--- Fonte ---
---

Televisão
Vem aí o documentário mais polémico do ano — com histórias macabras de R. Kelly
“Surviving R. Kelly” junta acusações de abusos sexuais e violência. Estreia em Portugal em março.
O documentário está dividido em seis partes.
Abusos sexuais, pornografia infantil, pedofilia, violência doméstica e um culto sexual que retém mulheres contra a vontade delas. Este é o mundo obscuro de “Surviving R. Kelly”, o documentário que junta as acusações contra o músico sustentadas por cerca de 50 pessoas entrevistadas. Depois de ser um dos programas mais polémicos em janeiro nos Estados Unidos — onde foi a estreia com mais espectadores no canal Lifetime nos últimos dois anos —, já há data para a chegada a Portugal. As seis partes vão ser exibidas no Crime + Investigation em março, embora ainda não haja um dia definido.
Muitas das histórias macabras contra R. Kelly não são novas, mas o facto de terem sido todas agrupadas e de haver vítimas a falar no documentário já desencadeou um ciclo imparável de polémicas. A editora discográfica que o representada (RCA) cancelou o contrato, depois da emissão houve dezenas de outras mulheres a apresentarem queixa, Lady Gaga emitiu um comunicado no qual lamentava ter trabalhado com ele no tema “Do What U Want”, Celine Dion e Chance the Rapper retiraram as colaborações (“I’m Your Angel” e “Somewhere in Paradise” respetivamente) das plataformas de streaming e das lojas, várias rádios norte-americanas anunciaram que não voltariam a passar nada do cantor de R&B.
Transmitido durante três noites seguidas (a partir de 3 de janeiro), “Surviving R. Kelly” tornou-se em poucas horas um dos assuntos mais comentados no Twitter e nas restantes redes sociais. Drea Kelly, a ex-mulher, é uma das intervenientes principais.
“Ninguém faz ideia de que há duas pessoas completamente diferentes. Há a pessoa, o Robert, e a persona, R. Kelly”, explica.

---

--- O que fazer ---
Prossiga com o artigo sobre o documentário “Surviving R. Kelly”, começando logo após a última frase apresentada.

---

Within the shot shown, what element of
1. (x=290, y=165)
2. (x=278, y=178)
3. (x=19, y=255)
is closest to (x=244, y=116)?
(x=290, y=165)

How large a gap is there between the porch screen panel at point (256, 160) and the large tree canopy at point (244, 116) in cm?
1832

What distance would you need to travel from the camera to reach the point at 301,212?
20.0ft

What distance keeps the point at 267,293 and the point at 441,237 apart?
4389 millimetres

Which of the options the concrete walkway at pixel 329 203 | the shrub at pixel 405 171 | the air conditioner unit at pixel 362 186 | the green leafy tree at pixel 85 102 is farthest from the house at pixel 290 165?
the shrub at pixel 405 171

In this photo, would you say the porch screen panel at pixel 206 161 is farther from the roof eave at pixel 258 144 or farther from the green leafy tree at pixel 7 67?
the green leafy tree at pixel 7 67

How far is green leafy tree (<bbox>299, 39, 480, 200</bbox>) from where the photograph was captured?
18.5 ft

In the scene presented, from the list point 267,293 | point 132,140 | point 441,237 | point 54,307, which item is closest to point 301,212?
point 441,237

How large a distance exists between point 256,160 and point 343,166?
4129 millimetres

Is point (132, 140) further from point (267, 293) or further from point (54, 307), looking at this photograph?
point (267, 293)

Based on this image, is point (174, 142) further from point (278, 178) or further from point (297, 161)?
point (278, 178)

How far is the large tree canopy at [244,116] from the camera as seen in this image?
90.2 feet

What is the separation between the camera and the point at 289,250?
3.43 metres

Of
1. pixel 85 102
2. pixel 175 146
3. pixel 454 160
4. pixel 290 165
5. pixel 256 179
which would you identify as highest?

---

--- Resultado da tarefa ---
Estiveram casados 13 anos (juntos quase 20) e tiveram três filhos — que atualmente não têm qualquer contacto com ele. Conheceram-se quando ela tinha 19 anos e ele 27. Drea tornou-se bailarina e depois coreógrafa dos concertos. Em palco tinha sempre um sorriso na cara e cobria-se de roupas brilhantes. Estas, garante, serviam para esconder as tareias que levava nos autocarros da tournée.
Foi vítima de agressões sexuais, físicas e psicológicas e chegou a ter medo de ser morta. Certo dia, R. Kelly terá amarrado as mãos e as pernas da então mulher e deixou-a assim durante a noite, “como um animal”, enquanto adormeceu tranquilamente ao lado dela
“Violento” e “controlador” são adjetivos que usa com frequência e que encaixam na perfeição na descrição das vítimas que contam as respetivas histórias no documentário.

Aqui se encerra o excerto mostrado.